First, we find the charge density of the plates, D = Q/A where Q = charge on plates and A = area of plates. Since the plates are circular, the area is given by A=πr² where r = radius of plates. D=Q/πr²

Also, the electric field, E between the plates is given by E = D/ε =Q/Aε = Q/ε₀πr².

The force on the oil drop due to the electric field between the plates is given by F = qE = qQ/ε₀πr².

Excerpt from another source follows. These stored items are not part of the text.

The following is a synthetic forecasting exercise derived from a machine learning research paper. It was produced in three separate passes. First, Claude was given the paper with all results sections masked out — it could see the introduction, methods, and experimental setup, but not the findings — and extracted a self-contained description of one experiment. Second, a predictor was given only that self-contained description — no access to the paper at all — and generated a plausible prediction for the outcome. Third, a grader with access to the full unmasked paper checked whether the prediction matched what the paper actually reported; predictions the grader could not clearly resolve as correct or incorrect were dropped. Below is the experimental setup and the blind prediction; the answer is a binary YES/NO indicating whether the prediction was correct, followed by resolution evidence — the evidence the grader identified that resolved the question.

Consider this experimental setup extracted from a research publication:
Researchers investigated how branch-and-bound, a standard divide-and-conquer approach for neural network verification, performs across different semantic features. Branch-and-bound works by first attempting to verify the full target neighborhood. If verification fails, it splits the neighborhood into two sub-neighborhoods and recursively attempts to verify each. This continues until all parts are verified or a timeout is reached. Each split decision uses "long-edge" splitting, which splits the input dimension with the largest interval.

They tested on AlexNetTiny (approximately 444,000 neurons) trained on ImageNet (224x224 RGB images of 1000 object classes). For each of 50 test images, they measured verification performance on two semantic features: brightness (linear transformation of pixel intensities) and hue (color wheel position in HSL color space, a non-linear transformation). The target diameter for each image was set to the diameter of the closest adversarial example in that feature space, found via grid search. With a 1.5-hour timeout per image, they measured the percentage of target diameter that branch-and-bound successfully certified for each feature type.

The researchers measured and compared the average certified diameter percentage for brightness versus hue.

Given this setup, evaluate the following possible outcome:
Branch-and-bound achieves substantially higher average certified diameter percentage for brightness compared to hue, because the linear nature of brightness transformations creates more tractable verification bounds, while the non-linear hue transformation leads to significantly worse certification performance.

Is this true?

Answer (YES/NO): YES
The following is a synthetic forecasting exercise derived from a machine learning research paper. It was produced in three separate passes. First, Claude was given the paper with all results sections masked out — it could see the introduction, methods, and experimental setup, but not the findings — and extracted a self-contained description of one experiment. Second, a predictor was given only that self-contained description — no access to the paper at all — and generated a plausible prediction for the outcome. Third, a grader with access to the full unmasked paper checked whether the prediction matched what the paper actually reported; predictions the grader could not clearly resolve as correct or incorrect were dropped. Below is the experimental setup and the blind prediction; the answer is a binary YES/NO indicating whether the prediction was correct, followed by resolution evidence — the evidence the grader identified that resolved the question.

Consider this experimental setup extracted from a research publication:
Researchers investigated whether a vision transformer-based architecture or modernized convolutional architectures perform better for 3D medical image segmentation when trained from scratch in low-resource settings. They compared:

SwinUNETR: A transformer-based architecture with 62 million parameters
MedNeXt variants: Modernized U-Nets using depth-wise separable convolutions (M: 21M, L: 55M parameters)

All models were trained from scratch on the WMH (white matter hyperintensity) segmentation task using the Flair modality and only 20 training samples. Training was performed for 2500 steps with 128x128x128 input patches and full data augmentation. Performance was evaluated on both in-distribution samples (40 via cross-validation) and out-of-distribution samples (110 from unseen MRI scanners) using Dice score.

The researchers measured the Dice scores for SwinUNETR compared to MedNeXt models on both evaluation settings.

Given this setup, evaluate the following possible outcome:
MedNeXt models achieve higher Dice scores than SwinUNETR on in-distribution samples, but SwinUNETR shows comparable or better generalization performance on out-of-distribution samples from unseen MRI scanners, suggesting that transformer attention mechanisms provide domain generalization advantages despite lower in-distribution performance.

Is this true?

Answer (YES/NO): NO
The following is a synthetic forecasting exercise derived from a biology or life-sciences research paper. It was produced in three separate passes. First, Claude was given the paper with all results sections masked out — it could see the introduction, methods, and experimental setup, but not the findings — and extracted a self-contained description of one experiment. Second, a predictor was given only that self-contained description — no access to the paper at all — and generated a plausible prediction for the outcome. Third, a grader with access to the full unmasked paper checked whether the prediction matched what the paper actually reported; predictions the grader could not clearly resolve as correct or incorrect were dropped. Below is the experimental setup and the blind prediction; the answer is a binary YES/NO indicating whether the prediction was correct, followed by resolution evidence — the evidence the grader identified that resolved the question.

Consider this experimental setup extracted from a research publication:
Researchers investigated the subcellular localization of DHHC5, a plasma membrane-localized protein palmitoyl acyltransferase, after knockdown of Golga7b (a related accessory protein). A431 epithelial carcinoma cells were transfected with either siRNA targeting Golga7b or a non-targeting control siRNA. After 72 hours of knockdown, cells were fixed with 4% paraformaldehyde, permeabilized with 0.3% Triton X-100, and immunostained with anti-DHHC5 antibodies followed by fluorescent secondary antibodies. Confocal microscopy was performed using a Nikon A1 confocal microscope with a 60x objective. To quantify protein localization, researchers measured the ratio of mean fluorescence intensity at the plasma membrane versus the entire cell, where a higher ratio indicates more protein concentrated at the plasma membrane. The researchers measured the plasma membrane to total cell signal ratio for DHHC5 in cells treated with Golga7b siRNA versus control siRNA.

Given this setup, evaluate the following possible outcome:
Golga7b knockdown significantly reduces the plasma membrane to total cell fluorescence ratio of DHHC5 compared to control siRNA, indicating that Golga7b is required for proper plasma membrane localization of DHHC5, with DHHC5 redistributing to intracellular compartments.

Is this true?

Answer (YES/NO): YES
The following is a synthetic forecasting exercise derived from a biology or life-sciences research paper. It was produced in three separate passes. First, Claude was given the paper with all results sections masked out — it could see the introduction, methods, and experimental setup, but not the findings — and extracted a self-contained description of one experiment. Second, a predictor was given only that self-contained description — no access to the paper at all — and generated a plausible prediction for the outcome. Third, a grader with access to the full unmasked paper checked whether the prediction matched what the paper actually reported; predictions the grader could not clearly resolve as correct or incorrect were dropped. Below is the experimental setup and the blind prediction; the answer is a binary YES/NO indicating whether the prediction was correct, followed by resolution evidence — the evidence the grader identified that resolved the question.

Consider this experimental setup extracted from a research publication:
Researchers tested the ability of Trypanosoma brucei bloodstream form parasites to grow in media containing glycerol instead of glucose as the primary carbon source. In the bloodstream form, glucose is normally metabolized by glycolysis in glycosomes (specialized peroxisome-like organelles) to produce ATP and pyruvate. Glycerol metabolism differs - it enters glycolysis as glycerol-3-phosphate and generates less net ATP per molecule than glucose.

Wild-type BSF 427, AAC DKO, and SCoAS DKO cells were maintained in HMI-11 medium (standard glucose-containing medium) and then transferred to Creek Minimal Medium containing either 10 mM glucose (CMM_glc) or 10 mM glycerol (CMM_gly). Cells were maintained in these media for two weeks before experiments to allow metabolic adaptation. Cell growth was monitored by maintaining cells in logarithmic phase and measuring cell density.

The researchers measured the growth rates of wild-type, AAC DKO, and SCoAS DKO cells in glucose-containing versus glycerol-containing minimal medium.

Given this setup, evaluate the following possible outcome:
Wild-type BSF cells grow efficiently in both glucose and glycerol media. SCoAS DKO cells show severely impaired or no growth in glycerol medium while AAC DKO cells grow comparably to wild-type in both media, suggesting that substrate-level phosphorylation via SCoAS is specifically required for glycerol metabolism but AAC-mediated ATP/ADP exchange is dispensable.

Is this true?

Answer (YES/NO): YES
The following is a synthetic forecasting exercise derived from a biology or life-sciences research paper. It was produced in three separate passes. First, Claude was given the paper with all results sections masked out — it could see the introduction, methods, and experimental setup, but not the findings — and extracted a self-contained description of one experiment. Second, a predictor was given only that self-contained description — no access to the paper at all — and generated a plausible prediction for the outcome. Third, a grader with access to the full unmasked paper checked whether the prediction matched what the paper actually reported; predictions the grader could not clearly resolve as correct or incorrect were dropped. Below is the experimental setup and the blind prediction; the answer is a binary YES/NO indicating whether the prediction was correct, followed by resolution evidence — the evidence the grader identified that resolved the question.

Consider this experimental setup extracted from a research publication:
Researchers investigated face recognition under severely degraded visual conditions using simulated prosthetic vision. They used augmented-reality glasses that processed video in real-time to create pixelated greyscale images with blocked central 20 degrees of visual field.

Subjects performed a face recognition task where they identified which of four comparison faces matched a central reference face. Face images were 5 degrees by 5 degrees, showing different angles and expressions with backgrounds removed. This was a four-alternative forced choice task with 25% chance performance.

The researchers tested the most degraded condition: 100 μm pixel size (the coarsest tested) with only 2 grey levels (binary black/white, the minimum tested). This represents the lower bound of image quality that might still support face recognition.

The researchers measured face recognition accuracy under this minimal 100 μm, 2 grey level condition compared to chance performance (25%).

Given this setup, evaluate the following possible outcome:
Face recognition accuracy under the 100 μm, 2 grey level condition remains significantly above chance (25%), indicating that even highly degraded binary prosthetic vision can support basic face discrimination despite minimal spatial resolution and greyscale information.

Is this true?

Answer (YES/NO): YES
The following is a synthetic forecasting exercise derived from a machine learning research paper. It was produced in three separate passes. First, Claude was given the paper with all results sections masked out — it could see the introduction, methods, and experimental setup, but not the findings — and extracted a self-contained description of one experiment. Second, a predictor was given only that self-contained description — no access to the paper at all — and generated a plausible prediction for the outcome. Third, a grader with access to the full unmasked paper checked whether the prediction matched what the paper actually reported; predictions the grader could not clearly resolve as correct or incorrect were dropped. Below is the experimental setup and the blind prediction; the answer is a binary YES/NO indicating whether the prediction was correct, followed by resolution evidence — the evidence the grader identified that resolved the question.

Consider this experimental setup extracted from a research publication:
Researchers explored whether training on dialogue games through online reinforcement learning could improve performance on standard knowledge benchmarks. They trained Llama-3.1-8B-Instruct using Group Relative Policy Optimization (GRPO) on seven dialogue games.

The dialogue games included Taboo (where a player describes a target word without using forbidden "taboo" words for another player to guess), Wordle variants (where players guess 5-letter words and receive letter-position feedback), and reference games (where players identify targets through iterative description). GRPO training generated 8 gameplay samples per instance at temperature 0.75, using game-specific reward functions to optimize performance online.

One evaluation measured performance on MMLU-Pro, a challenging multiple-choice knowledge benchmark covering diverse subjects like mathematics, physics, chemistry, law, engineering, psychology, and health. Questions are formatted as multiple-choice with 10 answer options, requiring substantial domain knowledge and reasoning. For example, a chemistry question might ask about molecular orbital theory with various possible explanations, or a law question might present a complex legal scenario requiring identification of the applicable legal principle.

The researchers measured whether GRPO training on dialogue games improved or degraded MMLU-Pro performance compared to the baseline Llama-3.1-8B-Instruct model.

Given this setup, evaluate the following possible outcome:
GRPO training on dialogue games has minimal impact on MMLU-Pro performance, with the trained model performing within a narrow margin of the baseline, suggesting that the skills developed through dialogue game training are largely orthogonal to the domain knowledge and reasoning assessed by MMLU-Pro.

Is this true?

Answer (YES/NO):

Since the oil drop is suspended between the plates, it means that the electric force due to the field on the oil drop balances the weight of the oil drop. So, since weight of oil drop W = mg where g = 9.8 m/s². F =W (for oil drop suspension).

So, qQ/ε₀πr²=mg

So, Q=mgε₀πr²/q

From k = 1/4πε₀, ε₀=1/4πk

So, Q = mgπr²/4πkq = mgr²/4kq = (0.025 × 10⁻⁶ × 9.8 × (6.5 × 10⁻²)²)÷(4 × 9 × 10⁹ × 15 × 1.6 × 10⁻¹⁹)= 0.012 C = 12 mC

(b) The lower plate must be positive because, the direction of the electric field must be upwards, so as to balance out the weight of the oil drop so as to suspend it.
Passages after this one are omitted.